Text:
-=-=-

AI isnt unbiased because humans are biased
x

AI isn't unbiased because humans are biased


“Machine Bias”, screamed the headlines. The tagline said, “There’s software used across the country to predict future criminals. And it’s biased against blacks.” In a revealing exposé in 2016, ProPublica, a US-based Pulitzer Prize-winning non-profit news organisation, analysed the software known as COMPAS used by US courts and police to forecast which criminals...

“Machine Bias”, screamed the headlines. The tagline said, “There’s software used across the country to predict future criminals. And it’s biased against blacks.”

In a revealing exposé in 2016, ProPublica, a US-based Pulitzer Prize-winning non-profit news organisation, analysed the software known as COMPAS used by US courts and police to forecast which criminals are most likely to re-offend, and found it biased against Afro-Americans.

Guided by inputs from an algorithm, police and judges in America made decisions on defendants and convicts, determining everything from bail amounts to sentences. The report concluded that COMPAS software was twice as likely to falsely label black defendants as future criminals than white defendants.

-=-=-

Available data:
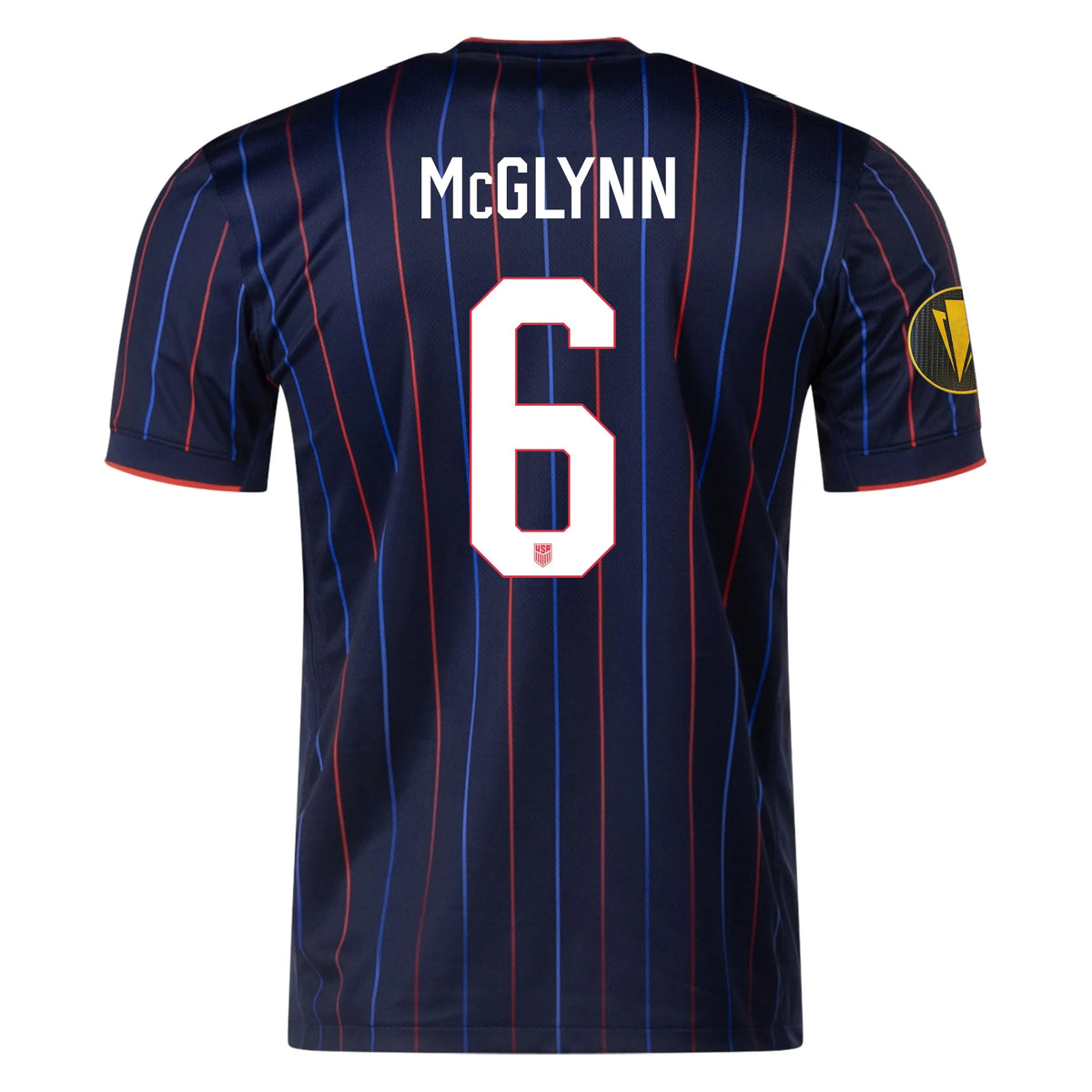Nike Jack McGlynn United States Away Jersey 25/26 w/ Gold Cup Patch 2025 (Obsidian/Challenge Red) | SoccerWearhouse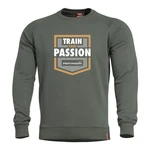 Mikina Hawk Train Your Passion PENTAGON® – Zelená (Barva: Zelená, Velikost: XXL)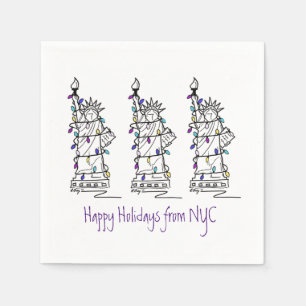 Glad helg New York City Hanukkah jul Pappersservett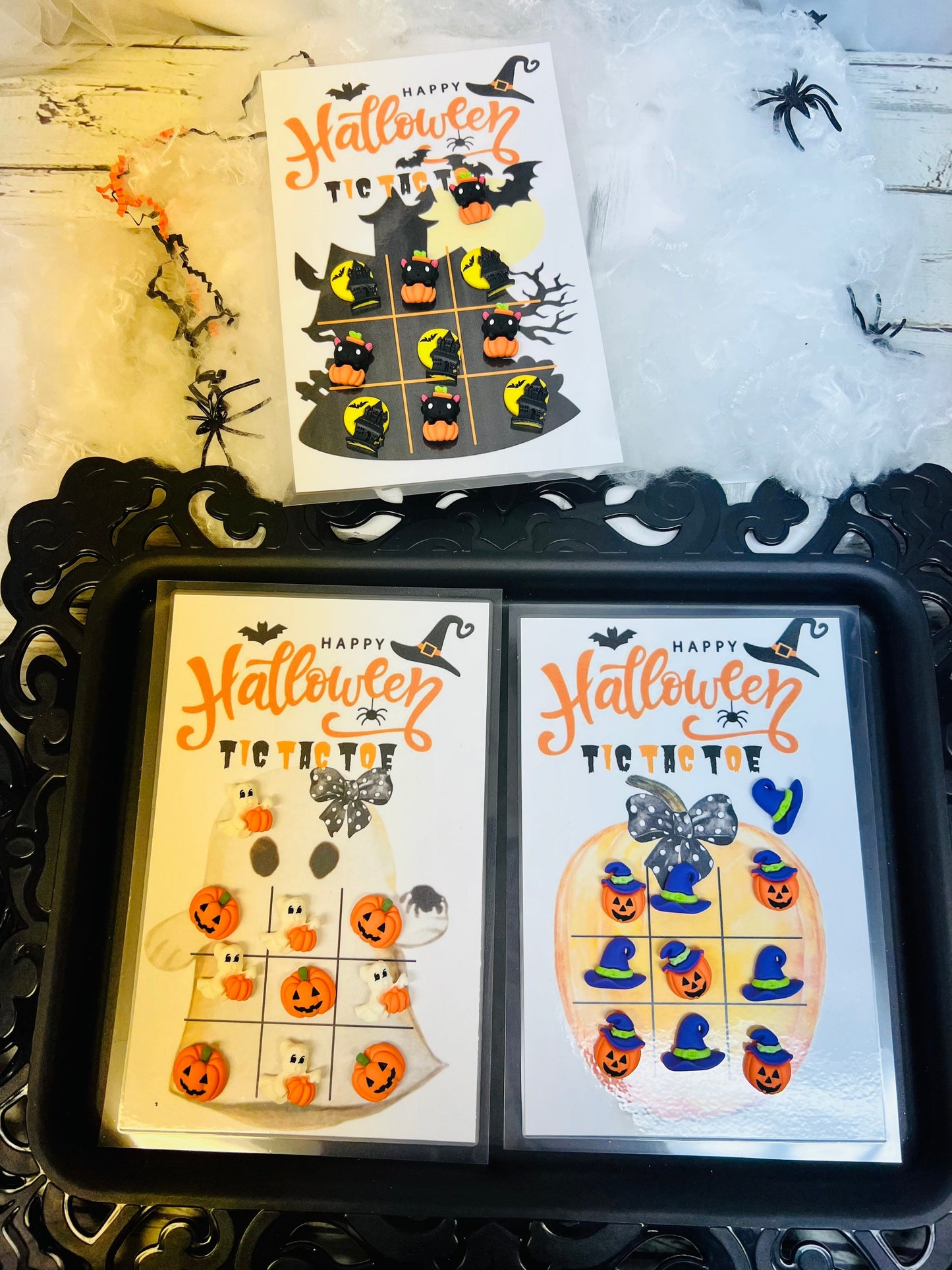 Ready to ship*Halloween Tic Tac Toe kids activity kids craft Halloween hand out Trick or Treat Classroom Halloween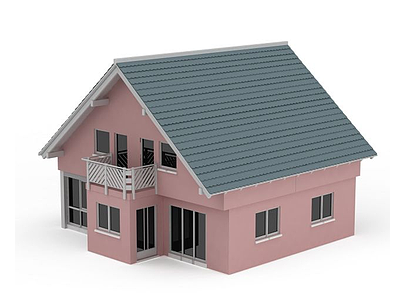 别墅楼房模型3d模型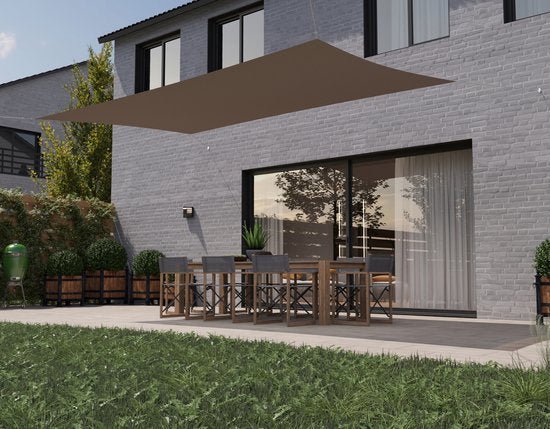 HanSe® Schaduwdoek Rechthoek Waterdoorlatend 3x4 m Zonnedoek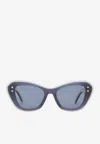 Dior Eyewear Butterfly Frame Sunglasses In Blue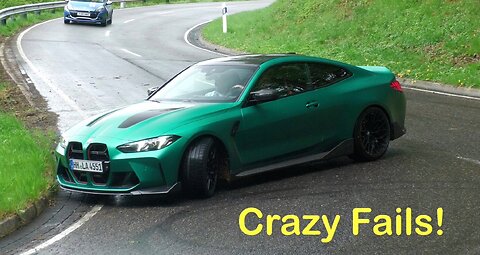 Cars Leaving a Carmeet - BEST OF FAILS, CRASH, WINS, CLOSE CALLS, POLICE, KARENS, CRAZY MOMENTS,..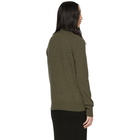 Victoria Beckham Green Cashmere Turtleneck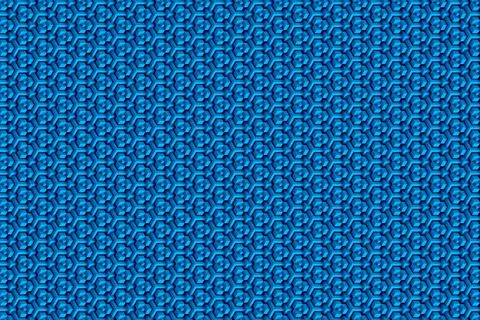 3D background of many blue cubes. Illustrazione stock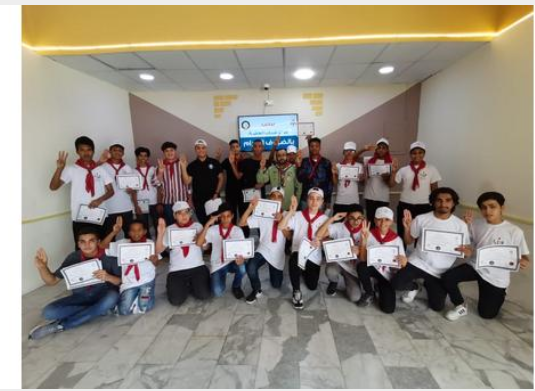 اختتام فعاليات معسكر الكشافة المتقدم في مركز شباب العقبة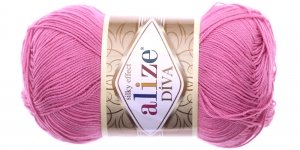 Diva Silk Effect Yarn; Colour 178 (Pink), Alize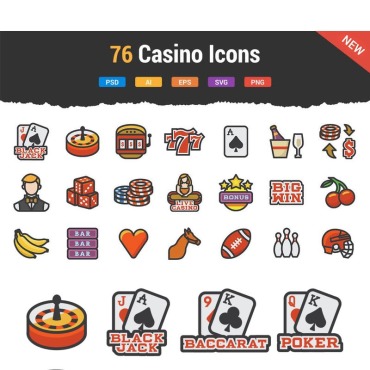 Gambling Game Icon Sets 89859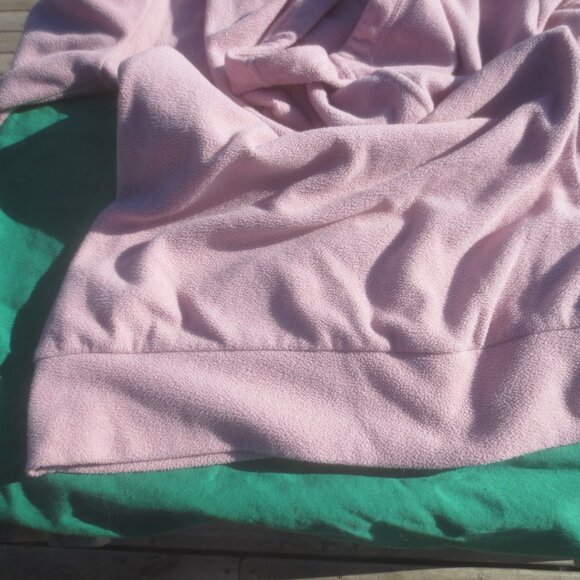 Ladies Pastel Pink Bench Fleece Pullover Hoodie - Size Small. - Picture 11 of 12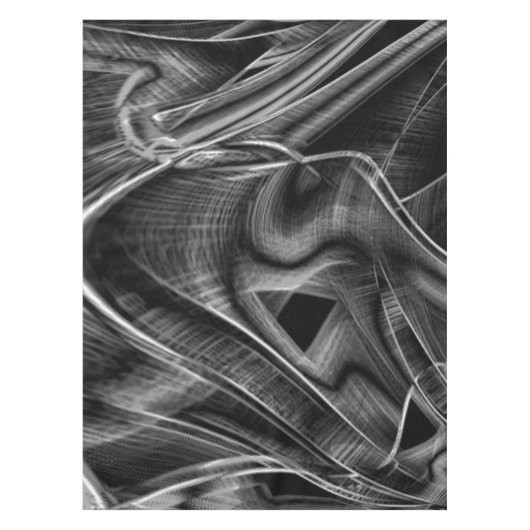Graue Grooves, schwarzer Hintergrund Tischdecke (Vorderseite)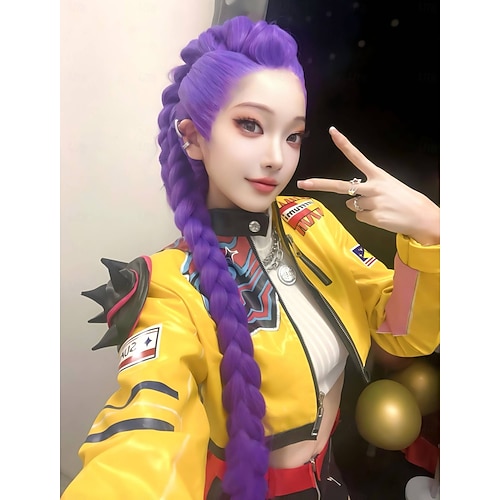  Rumi Cosplay Perücke Anime Zoey Mira Kostüm Perücken lange glatte Haare für Frauen Halloween Zubehör Requisiten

-=-=-

The problem: According to the article on AI bias, how much more likely was the COMPAS software to falsely label black defendants as future criminals than white defendants? The records have no role here.

Exercise result: It was twice as likely.